The presenter of the BBC Women’s Football Show has also become a regular on our screens reporting and presenting for other football programmes including Football Focus and Final Score. But she is determined to remain a fan at heart – and has a way of making sure work does not conflict with that when she covers games at Vicarage Road.
She explained: “A lot of people have said to me ‘why have you never worked for Watford? You must want to work for Watford? Isn’t that your dream job?’ Watford for me is my biggest hobby, my biggest passion outside of work and I never want that to change.
“I think sometimes when you work for football clubs you’re involved in conversations and I just want to be the fan that’s cheering. I do value being a fan. Ultimately I do this job because first and foremost I am a football fan and I never, ever want that to change.
“When I work at Watford games I switch off from being a Watford fan completely. They’re just two teams.
“It sounds really silly but because I’ve never sat in that stand as a fan that is just work, whereas when I go with mum I go and sit in our season ticket seats I associate that with something completely different. I make sure I compartmentalise it.”
Kelly’s journey to the World Cup is one plenty of aspiring young journalists dream of emulating. Her over-riding message to them is simple.
“Don’t lose the love for it,” she said. “There’s a lot of people that want to work in football and I think you can tell the people who aren’t football fans, particularly in this industry.
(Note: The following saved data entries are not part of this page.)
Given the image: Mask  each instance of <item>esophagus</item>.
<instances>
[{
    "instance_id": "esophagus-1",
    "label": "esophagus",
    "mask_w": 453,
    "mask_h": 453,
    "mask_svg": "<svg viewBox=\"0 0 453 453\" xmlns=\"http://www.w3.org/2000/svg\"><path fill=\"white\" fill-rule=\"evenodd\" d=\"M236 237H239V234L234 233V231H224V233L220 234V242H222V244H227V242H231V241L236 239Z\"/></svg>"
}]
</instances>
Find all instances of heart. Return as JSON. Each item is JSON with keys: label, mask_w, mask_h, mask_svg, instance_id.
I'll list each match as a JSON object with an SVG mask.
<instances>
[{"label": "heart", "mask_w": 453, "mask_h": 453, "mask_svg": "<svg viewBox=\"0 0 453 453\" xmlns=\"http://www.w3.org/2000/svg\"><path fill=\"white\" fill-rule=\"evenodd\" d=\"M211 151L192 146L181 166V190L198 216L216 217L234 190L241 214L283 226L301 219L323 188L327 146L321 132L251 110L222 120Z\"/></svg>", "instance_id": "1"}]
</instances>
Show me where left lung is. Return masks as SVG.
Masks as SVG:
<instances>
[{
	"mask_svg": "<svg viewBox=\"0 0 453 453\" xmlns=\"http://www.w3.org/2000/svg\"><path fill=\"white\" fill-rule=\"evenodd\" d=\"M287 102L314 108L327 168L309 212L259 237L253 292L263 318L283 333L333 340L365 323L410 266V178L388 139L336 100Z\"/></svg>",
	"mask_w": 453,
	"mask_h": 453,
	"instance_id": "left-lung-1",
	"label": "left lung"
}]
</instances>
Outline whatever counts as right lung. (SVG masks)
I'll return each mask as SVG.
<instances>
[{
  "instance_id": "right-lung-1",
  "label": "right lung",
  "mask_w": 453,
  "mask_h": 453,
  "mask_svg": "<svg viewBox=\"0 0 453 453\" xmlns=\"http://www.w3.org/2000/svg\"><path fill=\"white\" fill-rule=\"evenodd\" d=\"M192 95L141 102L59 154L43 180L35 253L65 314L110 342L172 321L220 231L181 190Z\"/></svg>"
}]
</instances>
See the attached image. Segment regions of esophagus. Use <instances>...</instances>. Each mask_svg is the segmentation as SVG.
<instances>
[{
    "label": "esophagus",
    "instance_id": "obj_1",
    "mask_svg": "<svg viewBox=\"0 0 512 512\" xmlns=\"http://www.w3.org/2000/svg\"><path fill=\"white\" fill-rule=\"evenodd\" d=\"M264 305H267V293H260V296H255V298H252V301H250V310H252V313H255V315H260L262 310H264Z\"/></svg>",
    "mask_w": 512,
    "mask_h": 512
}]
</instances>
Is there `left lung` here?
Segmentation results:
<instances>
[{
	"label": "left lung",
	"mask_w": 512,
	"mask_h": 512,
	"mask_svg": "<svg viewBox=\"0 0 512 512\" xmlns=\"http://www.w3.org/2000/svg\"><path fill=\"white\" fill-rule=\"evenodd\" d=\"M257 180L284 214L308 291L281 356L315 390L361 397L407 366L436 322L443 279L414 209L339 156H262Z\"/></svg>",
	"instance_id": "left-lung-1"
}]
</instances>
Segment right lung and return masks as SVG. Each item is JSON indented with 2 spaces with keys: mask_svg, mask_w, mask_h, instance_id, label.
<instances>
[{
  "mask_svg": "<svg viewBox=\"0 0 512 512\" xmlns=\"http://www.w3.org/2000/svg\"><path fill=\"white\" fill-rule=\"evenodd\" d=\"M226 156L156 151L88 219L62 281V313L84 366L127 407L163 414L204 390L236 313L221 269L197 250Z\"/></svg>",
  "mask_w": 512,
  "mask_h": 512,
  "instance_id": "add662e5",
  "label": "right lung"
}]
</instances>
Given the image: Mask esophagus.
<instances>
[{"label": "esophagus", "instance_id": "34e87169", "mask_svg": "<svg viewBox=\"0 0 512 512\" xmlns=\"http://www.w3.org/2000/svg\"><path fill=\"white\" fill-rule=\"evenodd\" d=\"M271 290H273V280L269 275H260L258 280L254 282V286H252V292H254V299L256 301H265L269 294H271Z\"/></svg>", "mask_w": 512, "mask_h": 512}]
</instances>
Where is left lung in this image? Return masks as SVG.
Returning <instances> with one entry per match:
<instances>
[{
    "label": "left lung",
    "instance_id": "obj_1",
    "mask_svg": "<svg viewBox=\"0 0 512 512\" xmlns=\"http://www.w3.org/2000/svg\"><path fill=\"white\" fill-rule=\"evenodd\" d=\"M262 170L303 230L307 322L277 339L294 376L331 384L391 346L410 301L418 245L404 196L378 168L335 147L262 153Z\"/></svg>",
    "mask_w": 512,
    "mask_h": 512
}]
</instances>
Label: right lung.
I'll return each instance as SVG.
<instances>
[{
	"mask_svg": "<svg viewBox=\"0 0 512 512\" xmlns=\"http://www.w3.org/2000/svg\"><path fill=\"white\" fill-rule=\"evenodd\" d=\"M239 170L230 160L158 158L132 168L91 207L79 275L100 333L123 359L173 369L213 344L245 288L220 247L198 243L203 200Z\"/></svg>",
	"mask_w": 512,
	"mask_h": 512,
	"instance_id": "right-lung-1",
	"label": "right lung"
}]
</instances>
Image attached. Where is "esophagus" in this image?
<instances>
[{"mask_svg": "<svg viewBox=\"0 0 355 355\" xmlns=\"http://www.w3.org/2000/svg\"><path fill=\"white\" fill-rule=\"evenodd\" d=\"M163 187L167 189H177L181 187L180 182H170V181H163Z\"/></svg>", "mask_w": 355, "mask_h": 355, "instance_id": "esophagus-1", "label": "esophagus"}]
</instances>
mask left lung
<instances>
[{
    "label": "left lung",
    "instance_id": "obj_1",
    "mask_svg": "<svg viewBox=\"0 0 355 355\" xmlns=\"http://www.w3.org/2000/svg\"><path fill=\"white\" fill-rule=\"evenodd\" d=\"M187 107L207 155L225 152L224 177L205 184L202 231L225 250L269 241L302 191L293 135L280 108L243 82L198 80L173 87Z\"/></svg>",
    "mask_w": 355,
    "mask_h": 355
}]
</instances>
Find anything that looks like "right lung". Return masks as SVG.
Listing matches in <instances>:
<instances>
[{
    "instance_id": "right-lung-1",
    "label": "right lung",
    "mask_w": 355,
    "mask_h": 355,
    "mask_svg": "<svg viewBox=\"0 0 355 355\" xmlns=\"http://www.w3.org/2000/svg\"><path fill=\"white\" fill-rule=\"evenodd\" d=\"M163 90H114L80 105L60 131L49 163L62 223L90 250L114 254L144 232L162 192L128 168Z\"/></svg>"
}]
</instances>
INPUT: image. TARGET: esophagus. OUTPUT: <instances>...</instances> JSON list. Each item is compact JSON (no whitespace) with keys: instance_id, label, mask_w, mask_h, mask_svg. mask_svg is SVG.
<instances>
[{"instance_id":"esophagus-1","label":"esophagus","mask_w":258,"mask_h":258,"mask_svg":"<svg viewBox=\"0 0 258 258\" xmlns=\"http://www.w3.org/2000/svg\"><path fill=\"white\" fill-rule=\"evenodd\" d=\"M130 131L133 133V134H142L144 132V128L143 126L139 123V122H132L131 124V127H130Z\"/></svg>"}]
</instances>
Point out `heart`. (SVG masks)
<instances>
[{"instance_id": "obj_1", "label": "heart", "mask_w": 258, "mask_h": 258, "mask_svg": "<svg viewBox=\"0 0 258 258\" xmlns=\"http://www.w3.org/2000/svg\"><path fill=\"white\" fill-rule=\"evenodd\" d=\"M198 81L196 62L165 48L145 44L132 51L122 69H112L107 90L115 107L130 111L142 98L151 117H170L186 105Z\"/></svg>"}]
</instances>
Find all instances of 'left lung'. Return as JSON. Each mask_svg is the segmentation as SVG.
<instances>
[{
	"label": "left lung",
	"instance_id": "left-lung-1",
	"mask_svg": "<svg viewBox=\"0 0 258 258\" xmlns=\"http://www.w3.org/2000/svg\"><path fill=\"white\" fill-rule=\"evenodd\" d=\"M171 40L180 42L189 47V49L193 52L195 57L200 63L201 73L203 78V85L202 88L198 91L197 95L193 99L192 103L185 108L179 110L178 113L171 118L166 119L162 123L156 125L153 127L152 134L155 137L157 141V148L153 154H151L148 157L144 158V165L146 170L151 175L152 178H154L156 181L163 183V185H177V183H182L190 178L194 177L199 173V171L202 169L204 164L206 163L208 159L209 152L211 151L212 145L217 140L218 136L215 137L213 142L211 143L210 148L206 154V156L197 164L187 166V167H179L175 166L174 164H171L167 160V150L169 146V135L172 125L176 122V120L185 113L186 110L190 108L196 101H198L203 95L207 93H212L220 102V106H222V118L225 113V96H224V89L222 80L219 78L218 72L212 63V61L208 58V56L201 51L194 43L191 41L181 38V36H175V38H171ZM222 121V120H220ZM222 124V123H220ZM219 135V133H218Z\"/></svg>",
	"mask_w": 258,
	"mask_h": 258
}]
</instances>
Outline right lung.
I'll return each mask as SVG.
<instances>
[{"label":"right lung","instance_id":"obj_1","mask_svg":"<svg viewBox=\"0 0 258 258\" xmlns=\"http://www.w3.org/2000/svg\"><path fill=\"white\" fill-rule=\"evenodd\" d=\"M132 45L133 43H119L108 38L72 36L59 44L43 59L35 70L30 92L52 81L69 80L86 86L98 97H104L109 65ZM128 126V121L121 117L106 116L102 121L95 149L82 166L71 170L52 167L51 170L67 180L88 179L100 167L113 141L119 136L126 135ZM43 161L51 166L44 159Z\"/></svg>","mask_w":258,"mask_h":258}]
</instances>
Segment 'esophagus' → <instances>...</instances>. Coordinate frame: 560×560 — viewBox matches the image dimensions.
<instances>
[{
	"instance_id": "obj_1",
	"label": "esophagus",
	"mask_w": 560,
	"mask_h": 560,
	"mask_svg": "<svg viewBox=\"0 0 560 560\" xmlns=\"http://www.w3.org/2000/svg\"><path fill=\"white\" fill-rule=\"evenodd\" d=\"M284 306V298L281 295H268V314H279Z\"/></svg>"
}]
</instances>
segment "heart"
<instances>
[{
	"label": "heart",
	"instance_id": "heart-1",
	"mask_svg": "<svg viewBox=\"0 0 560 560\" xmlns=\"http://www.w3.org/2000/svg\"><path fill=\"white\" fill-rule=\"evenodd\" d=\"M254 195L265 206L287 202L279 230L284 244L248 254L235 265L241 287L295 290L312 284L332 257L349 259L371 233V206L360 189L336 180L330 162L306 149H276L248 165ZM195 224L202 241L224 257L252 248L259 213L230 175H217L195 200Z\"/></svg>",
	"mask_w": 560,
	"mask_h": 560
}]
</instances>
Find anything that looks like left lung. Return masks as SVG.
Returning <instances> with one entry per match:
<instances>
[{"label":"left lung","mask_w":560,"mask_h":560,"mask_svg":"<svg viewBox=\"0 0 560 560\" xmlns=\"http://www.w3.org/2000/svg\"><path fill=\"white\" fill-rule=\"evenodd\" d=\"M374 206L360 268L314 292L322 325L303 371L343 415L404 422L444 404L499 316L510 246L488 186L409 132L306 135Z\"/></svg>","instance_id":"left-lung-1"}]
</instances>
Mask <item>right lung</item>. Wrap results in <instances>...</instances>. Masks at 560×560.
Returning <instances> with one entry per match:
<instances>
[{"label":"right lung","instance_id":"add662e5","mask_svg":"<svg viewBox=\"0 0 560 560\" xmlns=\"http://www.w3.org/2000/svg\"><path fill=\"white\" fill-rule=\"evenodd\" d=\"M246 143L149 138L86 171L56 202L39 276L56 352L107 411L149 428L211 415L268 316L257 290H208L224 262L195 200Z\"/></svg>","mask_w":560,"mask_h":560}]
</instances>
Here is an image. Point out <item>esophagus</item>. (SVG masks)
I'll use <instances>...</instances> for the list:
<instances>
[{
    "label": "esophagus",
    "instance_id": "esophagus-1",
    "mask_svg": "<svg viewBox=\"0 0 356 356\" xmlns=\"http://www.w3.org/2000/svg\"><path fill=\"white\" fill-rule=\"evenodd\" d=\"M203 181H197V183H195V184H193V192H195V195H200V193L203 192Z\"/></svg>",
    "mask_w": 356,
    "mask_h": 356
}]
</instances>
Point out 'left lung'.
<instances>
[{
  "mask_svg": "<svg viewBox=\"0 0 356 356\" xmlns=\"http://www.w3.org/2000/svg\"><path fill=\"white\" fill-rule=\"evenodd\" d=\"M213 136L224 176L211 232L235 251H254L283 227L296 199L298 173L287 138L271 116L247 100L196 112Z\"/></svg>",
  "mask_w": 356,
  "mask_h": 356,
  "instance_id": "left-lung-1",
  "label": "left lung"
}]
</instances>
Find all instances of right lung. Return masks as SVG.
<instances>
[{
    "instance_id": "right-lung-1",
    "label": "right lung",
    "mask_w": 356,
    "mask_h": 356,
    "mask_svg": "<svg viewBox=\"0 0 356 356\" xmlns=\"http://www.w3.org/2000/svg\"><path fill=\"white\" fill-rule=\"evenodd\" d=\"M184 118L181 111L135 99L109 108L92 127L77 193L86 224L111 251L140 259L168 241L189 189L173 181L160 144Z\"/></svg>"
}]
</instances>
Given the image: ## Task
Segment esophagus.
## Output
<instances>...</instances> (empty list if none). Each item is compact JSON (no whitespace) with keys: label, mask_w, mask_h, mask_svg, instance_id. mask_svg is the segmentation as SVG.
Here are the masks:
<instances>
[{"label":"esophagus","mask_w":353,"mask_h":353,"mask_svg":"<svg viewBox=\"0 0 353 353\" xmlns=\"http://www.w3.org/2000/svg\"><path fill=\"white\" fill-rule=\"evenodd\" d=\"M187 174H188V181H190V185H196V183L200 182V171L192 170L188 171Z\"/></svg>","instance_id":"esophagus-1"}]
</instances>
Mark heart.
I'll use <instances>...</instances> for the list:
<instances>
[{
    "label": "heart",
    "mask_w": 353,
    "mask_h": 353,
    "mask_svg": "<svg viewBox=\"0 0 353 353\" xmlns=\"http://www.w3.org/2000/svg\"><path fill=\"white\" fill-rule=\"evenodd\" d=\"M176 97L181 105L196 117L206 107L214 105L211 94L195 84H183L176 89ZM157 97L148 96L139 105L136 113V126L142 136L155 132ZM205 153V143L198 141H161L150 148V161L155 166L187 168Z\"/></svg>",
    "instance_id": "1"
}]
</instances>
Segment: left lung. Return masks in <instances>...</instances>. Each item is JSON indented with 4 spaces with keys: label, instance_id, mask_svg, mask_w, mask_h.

“Education is so important but also supplement that with work experience. That not only teaches you the skills you need but contacts, meeting people, learning how to speak to people in the industry, learning how the industry works.
“It’s tough and not everyone can afford to work for free and I was so fortunate that my mum has always supported me massively and financed everything that I’ve done really. I always had a part-time job but if I couldn’t afford the petrol to drive to Peterborough mum would fill my car up.
“Also showcase what you can do. There’s so many people that want to do it and so many people like you - do a blog, do a YouTube channel, do a podcast. I think it’s such an incredible industry but the more you see of it the better equipped you’ll be.”